Show each line of the records below that contains the string "pixel", copying every such line in full.
───── Data rows
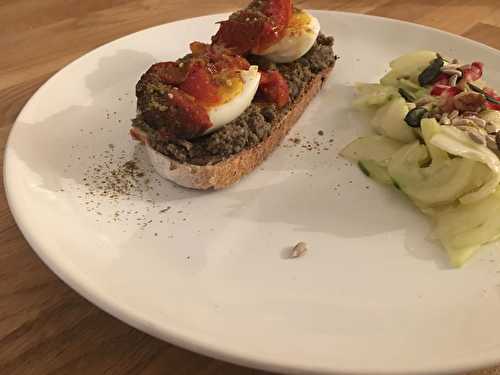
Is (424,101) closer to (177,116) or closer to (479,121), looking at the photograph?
(479,121)

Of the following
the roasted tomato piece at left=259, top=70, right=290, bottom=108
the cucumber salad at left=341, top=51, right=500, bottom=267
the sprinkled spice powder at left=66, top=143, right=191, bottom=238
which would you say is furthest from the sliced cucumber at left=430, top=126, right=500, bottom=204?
the sprinkled spice powder at left=66, top=143, right=191, bottom=238

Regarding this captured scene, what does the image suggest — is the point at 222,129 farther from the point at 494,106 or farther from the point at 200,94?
the point at 494,106

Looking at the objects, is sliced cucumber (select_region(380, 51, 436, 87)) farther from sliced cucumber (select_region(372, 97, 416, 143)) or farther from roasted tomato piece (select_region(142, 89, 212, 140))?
roasted tomato piece (select_region(142, 89, 212, 140))

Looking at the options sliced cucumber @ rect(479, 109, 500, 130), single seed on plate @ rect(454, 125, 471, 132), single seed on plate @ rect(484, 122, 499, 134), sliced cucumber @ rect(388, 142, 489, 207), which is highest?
single seed on plate @ rect(454, 125, 471, 132)

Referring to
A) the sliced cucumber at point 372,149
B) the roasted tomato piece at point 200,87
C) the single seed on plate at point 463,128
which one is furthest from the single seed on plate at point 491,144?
the roasted tomato piece at point 200,87

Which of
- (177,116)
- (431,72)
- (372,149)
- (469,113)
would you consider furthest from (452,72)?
(177,116)

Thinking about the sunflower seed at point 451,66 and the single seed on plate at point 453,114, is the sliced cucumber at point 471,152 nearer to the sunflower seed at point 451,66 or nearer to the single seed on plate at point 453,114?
the single seed on plate at point 453,114

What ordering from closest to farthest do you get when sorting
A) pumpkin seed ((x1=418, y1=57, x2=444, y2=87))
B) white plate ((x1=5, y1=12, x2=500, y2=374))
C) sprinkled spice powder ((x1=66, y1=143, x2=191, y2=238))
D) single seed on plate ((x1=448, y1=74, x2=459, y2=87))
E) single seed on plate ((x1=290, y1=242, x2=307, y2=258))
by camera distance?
1. white plate ((x1=5, y1=12, x2=500, y2=374))
2. single seed on plate ((x1=290, y1=242, x2=307, y2=258))
3. sprinkled spice powder ((x1=66, y1=143, x2=191, y2=238))
4. single seed on plate ((x1=448, y1=74, x2=459, y2=87))
5. pumpkin seed ((x1=418, y1=57, x2=444, y2=87))
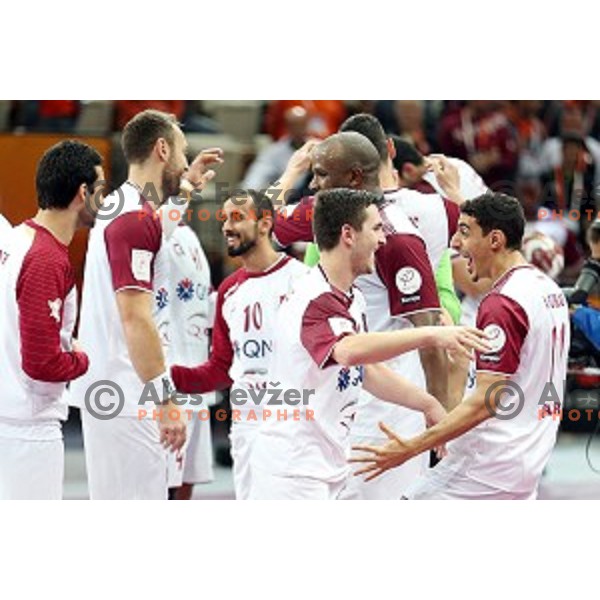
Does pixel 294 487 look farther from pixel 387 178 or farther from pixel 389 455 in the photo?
pixel 387 178

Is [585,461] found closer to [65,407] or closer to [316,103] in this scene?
[316,103]

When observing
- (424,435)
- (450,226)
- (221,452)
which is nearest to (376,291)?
(450,226)

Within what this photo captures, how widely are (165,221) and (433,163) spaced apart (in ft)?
5.22

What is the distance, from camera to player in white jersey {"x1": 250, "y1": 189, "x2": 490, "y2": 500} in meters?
6.96

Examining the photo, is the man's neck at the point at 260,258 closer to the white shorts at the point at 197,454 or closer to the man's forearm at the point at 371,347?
the white shorts at the point at 197,454

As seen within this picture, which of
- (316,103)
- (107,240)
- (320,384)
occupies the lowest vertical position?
(320,384)

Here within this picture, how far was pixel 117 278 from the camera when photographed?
788cm

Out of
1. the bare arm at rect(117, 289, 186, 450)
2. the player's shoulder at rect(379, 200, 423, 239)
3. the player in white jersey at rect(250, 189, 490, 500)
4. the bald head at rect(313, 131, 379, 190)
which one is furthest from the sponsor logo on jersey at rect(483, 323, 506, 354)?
the bare arm at rect(117, 289, 186, 450)

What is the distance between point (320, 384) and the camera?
707 centimetres

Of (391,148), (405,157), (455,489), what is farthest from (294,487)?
(405,157)

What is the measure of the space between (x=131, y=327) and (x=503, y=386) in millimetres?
1784

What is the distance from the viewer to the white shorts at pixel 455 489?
7.30 metres

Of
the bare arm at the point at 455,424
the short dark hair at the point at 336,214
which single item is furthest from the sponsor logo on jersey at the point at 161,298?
the bare arm at the point at 455,424

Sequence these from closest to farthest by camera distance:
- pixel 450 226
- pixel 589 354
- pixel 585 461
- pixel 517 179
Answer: pixel 450 226 < pixel 589 354 < pixel 585 461 < pixel 517 179
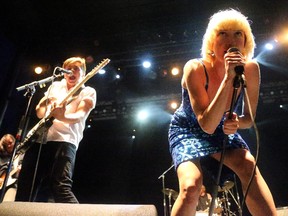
──────────
■ **Task result**
Does pixel 294 487 look farther from pixel 387 178 or farther from pixel 389 455 in the photo?
pixel 387 178
Here within this picture, how far was pixel 117 278 from the camera when photographed?
What is the distance from the viewer to the white shorts at pixel 455 489?
- pixel 450 226
- pixel 589 354
- pixel 585 461
- pixel 517 179
Answer: pixel 450 226 < pixel 589 354 < pixel 585 461 < pixel 517 179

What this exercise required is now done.